# Help I.heard alot of squaking from.the bedroom and food Aires gone



## angelmommy24 (Nov 20, 2011)

I dont know what happened I found aires dead 20 minutes ago and found bam bam outside the nestbox im so heartbroken  bam bam is eaten ive cleaned the cage out and I can tell she has more eggs to lay but can she take care of the eggs bye herself or should I order a incubator or what should I do anyone have ideas as to what happened?


----------



## bjknight93 (Nov 13, 2011)

Oh no! I'm so sorry about Aires...as for Bam Bam, a cockatiel _can_ take care of a clutch of eggs on their own, but it's very hard on them. Let us know how big of a clutch she lays. It's a good idea to help her feed the babies when they hatch because she could starve herself taking care of them on her own.

I'm not experienced with breeding, so i'll let someone else be more thorough with advice.


----------



## Dottie-May (Aug 22, 2011)

Sorry to hear you lost your cockatiel. Sometimes when birds are having a dispute and one gets injured, it can be fatal.
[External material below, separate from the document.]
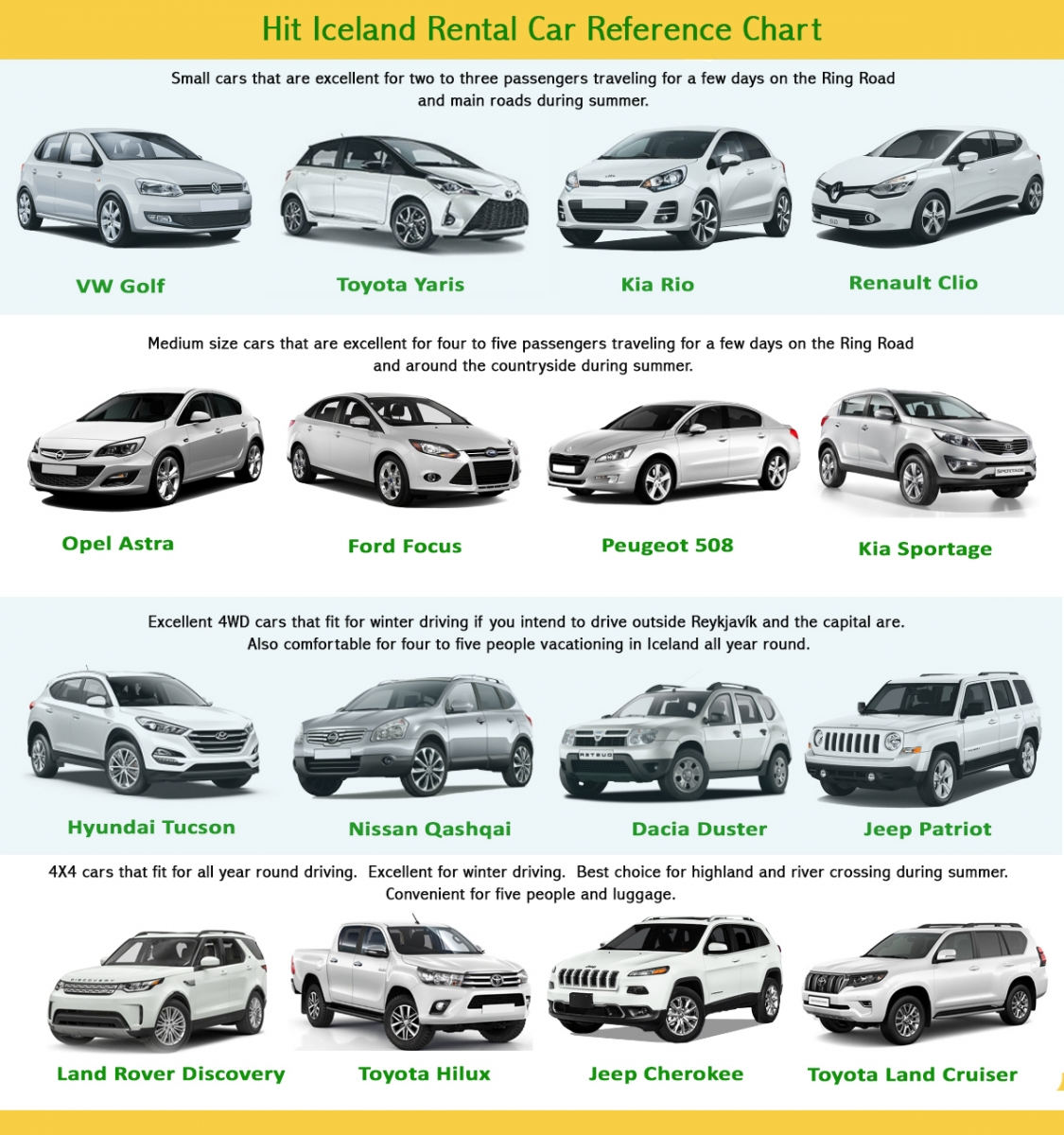 Ht Iceland rental car reference Chart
You will have to decide what to do with the eggs - some birds can do the job alone, but it really is a two bird job. Maybe just let her keep 2 eggs to hatch on her own? If you try to incubate the eggs, you would have to do some intense hand-feeding when they hatch - are you prepared to do that?


----------



## jellybean (Mar 20, 2011)

Im so so sorry  
Hopefully the experts on the board will give you some great advise.
I wonder what happened ? and if its all to do with the nesting and brooding?


----------



## angelmommy24 (Nov 20, 2011)

I'm clueless as to what happened she's back in the box comes out occasionally I'm not not I think she laid the first egg Saturday so next egg won't be laid until Monday as far as incubation I want to do what is best for mom and babies so I hope to get some feedback I am Deffinatley willing to learn


----------



## MeanneyFids (Aug 24, 2010)

you can assist feed to help her. pretty much doing what the father would have done with her. its easier on both of you, but this means you have to start learning how to handfeed now. start looking for someone to teach you. you dont have much choice in this case. it will be ok for her to sit on the eggs, move her food and water to the nest box entrance so she doesnt have to go far to eat and drink and make sure you put spray millet in the box with her to eat. shes going to be sitting for awhile, so she needs to eat and drink. this will make it easier for her.

when the eggs hatch, thats when shes going to have trouble. you will need to handfeed the babies sometimes with her. you need to help her feed them. from day one. so make sure when you learn how, you specify this to the person teaching you. there are some differences in feeding tiny babies than feeding 2-3 week olds.


----------



## angelmommy24 (Nov 20, 2011)

My friend who owns a pet store raised tiels for 20 years I'm going to talk to him I just wish I knew what happened


----------



## angelmommy24 (Nov 20, 2011)

Could I put a small bowl of food also in the nestbox for her too


----------



## MeanneyFids (Aug 24, 2010)

it sounds like it could have been a nightfright or a panic attack. he must have thrashed in the cage in a panic and broke his neck. its a possibility. did bam bam attack him do you know?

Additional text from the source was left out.